(AGI) - Roma, 12 mag. - Il 2016 segna il centocinquantesimo anniversario ufficiale delle relazioni tra Italia e Giappone. I primi contatti diplomatici tra la penisola e il Sol Levante risalgono, pero', a ben prima della nascita del Regno d'Italia. Fu infatti nel 1585 che l'ambasciatore Ito Mancio giunse nel nostro Paese con quella che fu la prima delegazione nipponica a mettere piede sul suolo europeo, dopo tre anni di viaggio per la via delle Indie e del Capo di Buona Speranza.
Sebbene gia' Marco Polo nel 'Milione' avesse parlato dell'isola di Cipangu, la vera scoperta del Sol Levante spetta al navigatore portoghese Fernan Mendez-Pinto, che nel 1542 fu scaraventato da una burrasca sulle coste di Kiushu. I lusitani aprirono una florida base commerciale a Nagasaki. Alle missioni mercantili seguirono quelle religiose. Sette anni dopo Francesco Saverio, l'apostolo delle Indie, sbarco' a Kagoshima per iniziare le sue predicazioni sotto la protezione del daimio di Satsuma. Nella sua delegazione gesuita vi era uno dei primi giapponesi a convertirsi alla fede cristiana, Han-Shiro, battezzato col nome di Paolo di Sante Fe'. In pochi anni comunita' cristiane nacquero nella grande isola di Kiushu, nei principati di Nagato, Tosa e Amakusa e nelle isole di Goto e Herato.
Furono ancora i gesuiti, ora guidati da Alessandro Valignano, a promuovere l'invio della prima ambasciata in Europa, spedita nel 1585 dal daimio di Bungo, Otamoto, che dominava sopra sette delle 63 province giapponesi e si converti' nel 1578, all'eta' di 48 anni, e fu battezzato nella chiesa di Kisuku col nome di Francesco.
L'obiettivo di Valignano, ricostruisce Guglielmo Berchet ne 'Le antiche ambasciate giapponesi in Italia', pubblicato nel 1877, fu "non solo affermare la supremazia spirituale del Pontefice per tutto l'orbe cattolico ma eziandio per procurare relazioni dirette, commerciali e politiche, fra il Giappone e l'Europa e, facendo poi conoscere da vicino la grandezza e potenza dei principi cristiani ai giapponesi, imprimere a questi il concetto dei sommi vantaggi che dalla loro amicizia ne sarebbero derivati".

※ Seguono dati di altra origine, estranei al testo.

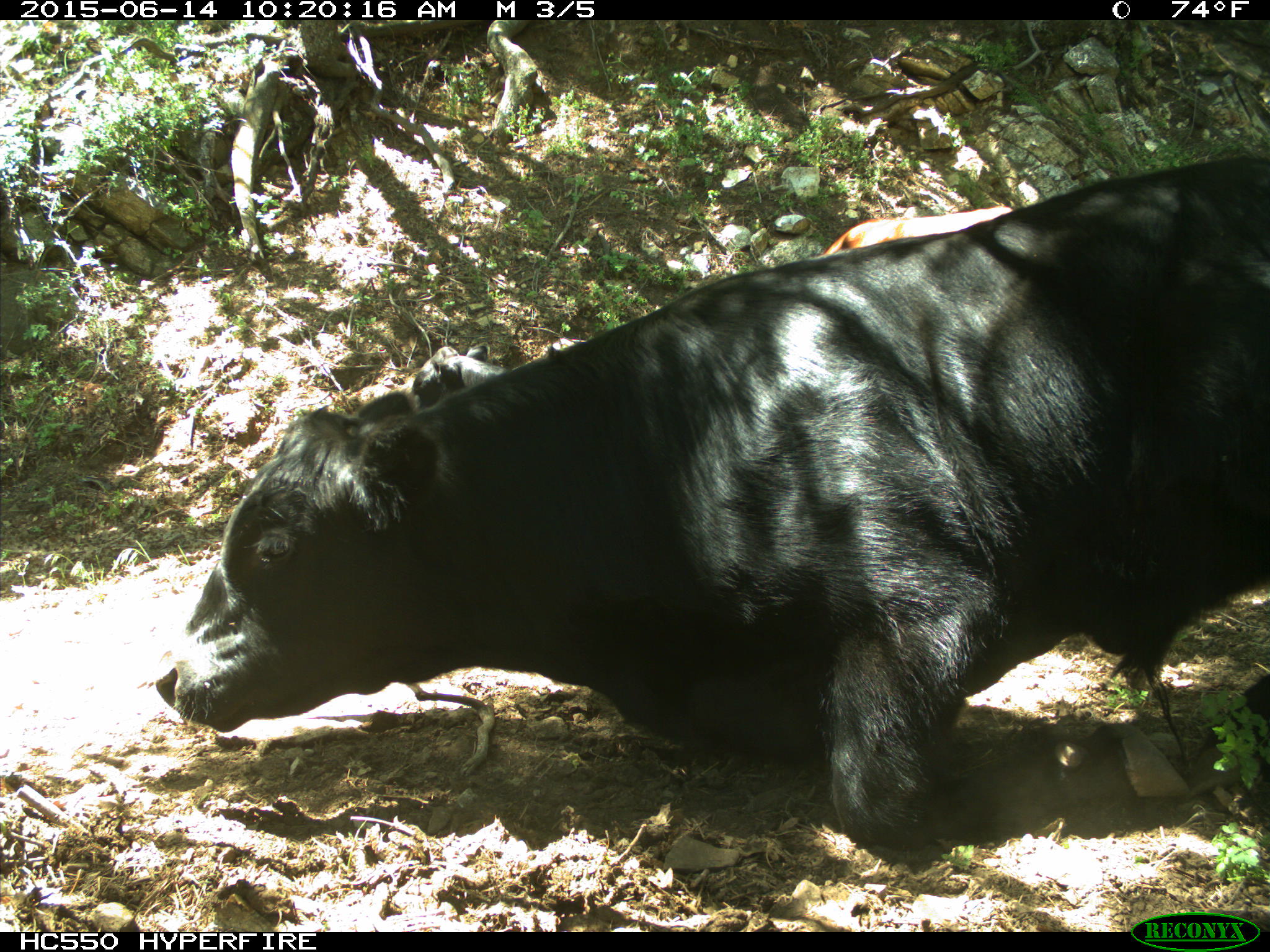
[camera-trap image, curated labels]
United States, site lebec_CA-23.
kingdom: Animalia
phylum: Chordata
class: Mammalia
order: Artiodactyla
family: Bovidae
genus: Bos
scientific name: Bos taurus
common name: domestic cow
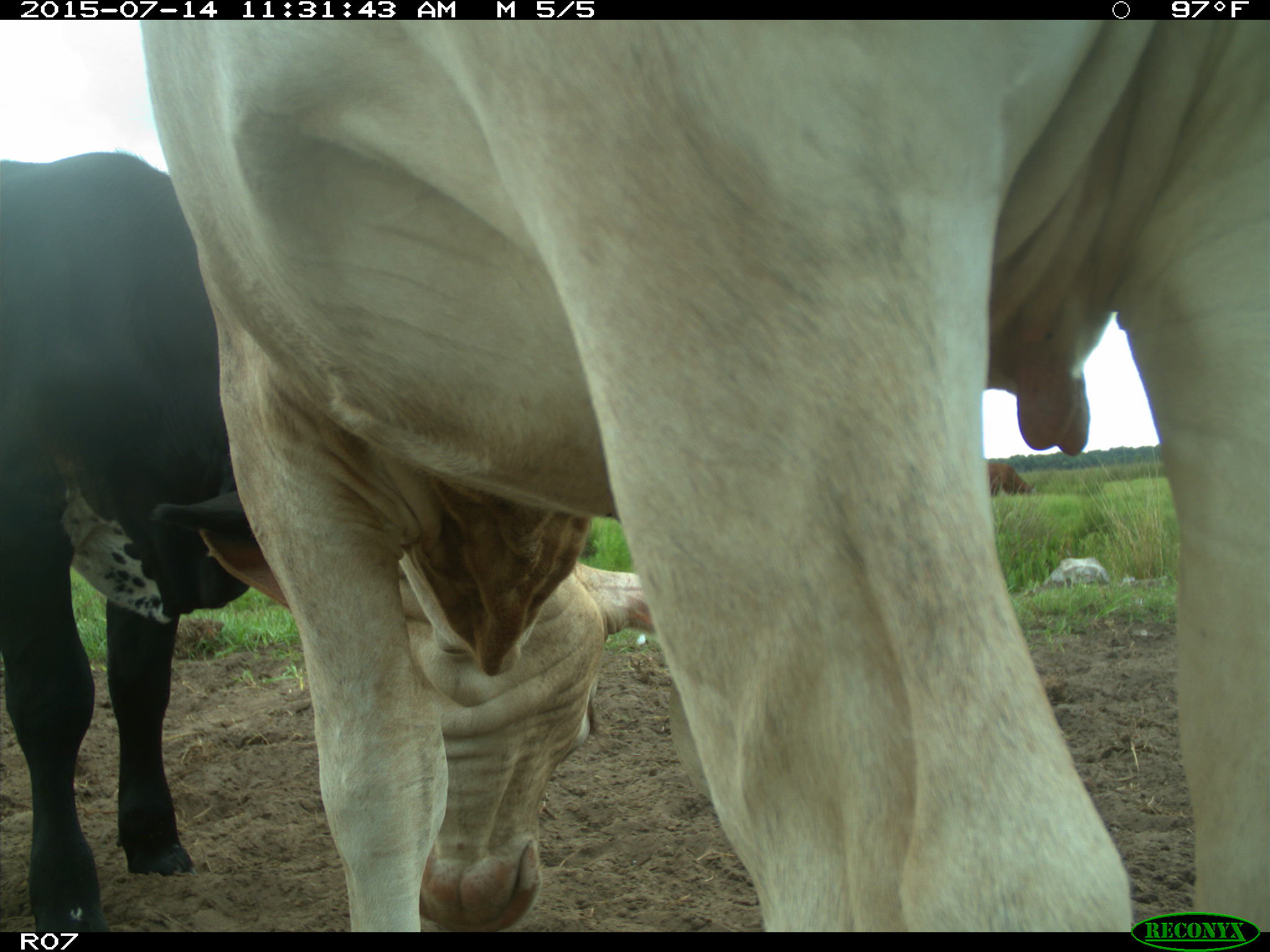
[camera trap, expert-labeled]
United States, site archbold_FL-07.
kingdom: Animalia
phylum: Chordata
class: Mammalia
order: Artiodactyla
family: Bovidae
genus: Bos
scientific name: Bos taurus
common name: domestic cow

"Il personaggio principale", ricostruisce ancora Berchet, "fu Ito don Mancio, d'anni 16, cugino del daimio di Hiunga e parente del daimio di Bungo don Francesco, che lo invio' quale suo ambasciatore". Sbarcati il 1 marzo a Livorno, gli inviati furonio accolti dal granduca di Toscana, Francesco dei Medici, visitando i suoi domini e trattenendovisi fino al 22 marzo, quando giunsero a Roma.
Cosi' li ricorda lo stesso Francesco dei Medici nel suo memoriale: "Nelle maniere sono civili, cortesi e modesti; fra di loro si portano molto rispetto, seguendo sempre nell'andare il medesimo ordine; nel mangiare sono parchi et politi, non bevendo mai vino ma acqua tiepida e adoperando per cibarsi certi stecchi di legno bianco come avorio, lunghi un palmo, coi quali pigliano destramente qualsivoglia cosa. Dormono vestiti. Sono di buon ingegno e di prudenza, civili et molto accorti; notano ogni cosa che veggono. Sanno suonare il cembalo, la chitarra, la lira, ed hanno seco questi istrumenti. Giuocano al trucco, et sanno anche ballare".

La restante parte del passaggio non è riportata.